When the conversation turns to galamsey in Ghana, most minds picture young men with headlamps in muddy pits, foreign actors behind heavy machinery, or soldiers storming forest camps. But beyond the excavators and the river dredges lies an often-ignored truth: women are the invisible backbone of Ghana’s informal gold economy.

Some women go into the trenches with the men
They do not always dig. They rarely make headlines. Yet without them, many mining sites would grind to a halt. They feed the miners, supply the camps, move tools and water, operate transport networks, run mobile money services, and sometimes work directly with gold ore. They are not always on the frontlines of the pits; they are the infrastructure holding the system together.
Holding Communities and Economies Together
In towns like Wassa Akropong, Asankragua, Prestea, Dunkwa, Obuasi, and Akwatia, women wake before dawn to cook for miners, carry goods, wash ore, or sell fuel and water.
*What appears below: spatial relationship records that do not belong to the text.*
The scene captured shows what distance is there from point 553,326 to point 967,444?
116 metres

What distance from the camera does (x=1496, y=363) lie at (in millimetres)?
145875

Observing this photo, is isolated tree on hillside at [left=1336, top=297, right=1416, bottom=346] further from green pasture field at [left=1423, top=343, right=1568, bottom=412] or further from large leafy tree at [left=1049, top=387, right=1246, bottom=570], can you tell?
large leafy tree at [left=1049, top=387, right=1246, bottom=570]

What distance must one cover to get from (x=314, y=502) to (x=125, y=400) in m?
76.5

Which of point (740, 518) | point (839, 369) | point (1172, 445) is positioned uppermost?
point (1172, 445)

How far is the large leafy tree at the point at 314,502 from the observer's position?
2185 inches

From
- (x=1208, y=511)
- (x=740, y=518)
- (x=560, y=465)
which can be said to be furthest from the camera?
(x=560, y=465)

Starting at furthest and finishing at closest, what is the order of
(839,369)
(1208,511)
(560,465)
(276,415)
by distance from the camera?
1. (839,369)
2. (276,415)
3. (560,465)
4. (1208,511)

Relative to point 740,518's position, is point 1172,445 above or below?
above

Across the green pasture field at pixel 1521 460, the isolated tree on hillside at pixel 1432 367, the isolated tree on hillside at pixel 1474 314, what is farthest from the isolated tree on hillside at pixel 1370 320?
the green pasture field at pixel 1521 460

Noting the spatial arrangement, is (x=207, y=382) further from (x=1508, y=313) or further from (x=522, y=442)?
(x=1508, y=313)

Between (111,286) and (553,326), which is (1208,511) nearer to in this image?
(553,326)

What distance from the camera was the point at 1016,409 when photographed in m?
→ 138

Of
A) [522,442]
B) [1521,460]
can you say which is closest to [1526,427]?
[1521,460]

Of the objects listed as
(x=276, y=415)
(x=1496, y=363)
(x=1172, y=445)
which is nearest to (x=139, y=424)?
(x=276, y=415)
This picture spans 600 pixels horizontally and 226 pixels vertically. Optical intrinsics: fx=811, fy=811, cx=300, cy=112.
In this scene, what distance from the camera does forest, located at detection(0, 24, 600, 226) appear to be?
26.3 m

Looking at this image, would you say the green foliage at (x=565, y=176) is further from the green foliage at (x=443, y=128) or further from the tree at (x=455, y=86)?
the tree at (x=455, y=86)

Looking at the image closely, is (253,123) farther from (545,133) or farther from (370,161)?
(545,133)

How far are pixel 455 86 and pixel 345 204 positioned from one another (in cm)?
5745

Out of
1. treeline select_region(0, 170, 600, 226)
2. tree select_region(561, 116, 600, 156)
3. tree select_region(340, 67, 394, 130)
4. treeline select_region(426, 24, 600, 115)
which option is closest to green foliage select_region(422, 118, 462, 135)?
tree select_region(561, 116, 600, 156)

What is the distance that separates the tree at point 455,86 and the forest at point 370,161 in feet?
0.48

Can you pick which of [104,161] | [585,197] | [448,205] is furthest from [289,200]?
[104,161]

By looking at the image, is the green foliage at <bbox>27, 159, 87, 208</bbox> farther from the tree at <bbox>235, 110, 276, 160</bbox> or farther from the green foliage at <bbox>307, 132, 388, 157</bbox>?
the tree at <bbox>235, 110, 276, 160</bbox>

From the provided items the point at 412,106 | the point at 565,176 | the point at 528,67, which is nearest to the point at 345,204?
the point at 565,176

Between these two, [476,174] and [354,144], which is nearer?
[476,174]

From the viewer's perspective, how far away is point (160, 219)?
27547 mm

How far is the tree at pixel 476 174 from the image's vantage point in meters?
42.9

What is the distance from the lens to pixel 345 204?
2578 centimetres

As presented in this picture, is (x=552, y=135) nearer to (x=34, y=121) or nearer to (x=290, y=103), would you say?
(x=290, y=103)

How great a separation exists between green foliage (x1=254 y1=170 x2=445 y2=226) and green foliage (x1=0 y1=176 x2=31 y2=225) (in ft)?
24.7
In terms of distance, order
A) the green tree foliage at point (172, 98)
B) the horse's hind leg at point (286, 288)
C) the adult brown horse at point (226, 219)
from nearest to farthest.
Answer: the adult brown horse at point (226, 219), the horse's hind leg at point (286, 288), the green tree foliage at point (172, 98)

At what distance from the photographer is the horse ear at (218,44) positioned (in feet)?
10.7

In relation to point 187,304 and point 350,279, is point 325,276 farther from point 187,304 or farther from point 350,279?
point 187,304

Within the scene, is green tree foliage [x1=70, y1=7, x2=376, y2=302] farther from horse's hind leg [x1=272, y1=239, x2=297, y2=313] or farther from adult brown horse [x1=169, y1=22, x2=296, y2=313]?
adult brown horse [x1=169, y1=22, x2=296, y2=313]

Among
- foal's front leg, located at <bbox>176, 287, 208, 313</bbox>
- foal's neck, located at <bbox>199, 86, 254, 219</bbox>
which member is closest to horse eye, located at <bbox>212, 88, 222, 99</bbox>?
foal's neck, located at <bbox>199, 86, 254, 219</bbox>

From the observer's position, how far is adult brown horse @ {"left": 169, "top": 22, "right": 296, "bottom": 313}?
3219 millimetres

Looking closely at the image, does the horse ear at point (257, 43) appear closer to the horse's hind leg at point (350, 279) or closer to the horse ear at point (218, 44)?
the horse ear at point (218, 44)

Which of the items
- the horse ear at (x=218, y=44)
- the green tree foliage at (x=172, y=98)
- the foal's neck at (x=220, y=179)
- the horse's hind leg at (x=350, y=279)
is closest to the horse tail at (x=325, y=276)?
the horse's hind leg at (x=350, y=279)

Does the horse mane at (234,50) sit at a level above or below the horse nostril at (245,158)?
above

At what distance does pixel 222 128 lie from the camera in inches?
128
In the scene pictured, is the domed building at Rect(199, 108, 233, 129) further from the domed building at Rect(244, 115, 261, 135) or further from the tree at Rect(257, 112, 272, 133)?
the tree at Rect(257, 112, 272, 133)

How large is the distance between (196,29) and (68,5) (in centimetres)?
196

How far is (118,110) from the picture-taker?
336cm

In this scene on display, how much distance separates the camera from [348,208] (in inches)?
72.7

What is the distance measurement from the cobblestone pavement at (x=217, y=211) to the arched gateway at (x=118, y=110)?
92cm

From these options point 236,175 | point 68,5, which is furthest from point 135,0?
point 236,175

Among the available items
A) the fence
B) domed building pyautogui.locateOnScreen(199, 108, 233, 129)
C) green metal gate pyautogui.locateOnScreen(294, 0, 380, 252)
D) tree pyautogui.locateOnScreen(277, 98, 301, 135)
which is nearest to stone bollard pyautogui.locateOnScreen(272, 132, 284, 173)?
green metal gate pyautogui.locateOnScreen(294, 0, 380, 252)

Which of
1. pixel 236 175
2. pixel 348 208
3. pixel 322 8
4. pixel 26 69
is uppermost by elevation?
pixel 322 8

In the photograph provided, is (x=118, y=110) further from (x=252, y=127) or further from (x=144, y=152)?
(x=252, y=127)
Others run small guesthouses, kiosks, and chop bars. When large mining camps appear overnight, women become the suppliers who make daily operations possible.
Their trade networks stretch through communities, riversides, and forest paths, stitching together the informal economy around mining.
In short, the mines don’t run without them.
Survival in a Harsh Economy

A woman washing for gold at Wassa Gyapa
Many women in galamsey communities are not there out of choice but necessity. They are young women from farming communities where income has collapsed, widows who lost husbands to mining or illness, and single mothers trying to support children.
To them, the gold fields represent something that rural agriculture and many city jobs do not:
a path, however uncertain, to economic dignity.
Where the formal economy offers silence, the mining camp recognizes effort. If you work hard, you eat. If you learn quickly, you rise. This promise, not glamour, draws women in.
The Emotional and Social Labour Nobody Sees
Women are more than workers in mining areas; they are the social glue. They provide emotional support, mediate conflicts, take care of injured workers, and organize informal savings groups (susu) that help miners build capital.
They may not break rocks, but they break isolation, despair, and hunger; the intangible forces that weaken any community.
In many mining settlements, if you want to understand what is happening, you don’t ask the pit boss, you ask the women.
Facing the Dangers Without Recognition

A woman pouring mercury in her hand without protection
Despite their crucial role, women in galamsey face substantial risks:
- Exposure to mercury fumes and chemical contaminants
- Sexual harassment and exploitation
- Violence during security raids
- Limited access to healthcare or maternity services
- Economic vulnerability when miners cannot pay debts
- Social stigma from outsiders who reduce them to stereotypes
Their labour sustains livelihoods, yet they occupy the most precarious positions in the value chain; visible only when crises appear.
Transforming Gold Dust into Futures
Unlike many male miners who gamble earnings on equipment or nightlife, women in mining towns often convert their earnings into stability. They pay school fees, support extended family, purchase land, and fund new businesses back home.
A miner may chase the next strike.
A woman in the camp often chases a future beyond the mud.
Their contributions ripple far beyond the mining pits, across villages, towns, and generations.
Seeing What We Have Ignored
The story of galamsey is incomplete without its women. They work in the shadows yet sustain the system; they absorb the economic shocks yet build the safety nets; they hustle without praise yet stabilize entire communities.
As Ghana debates illegal mining, enforcement, and environmental destruction, one truth must not be forgotten:
Women are not side characters in the galamsey story. They are central actors, quietly holding the system together.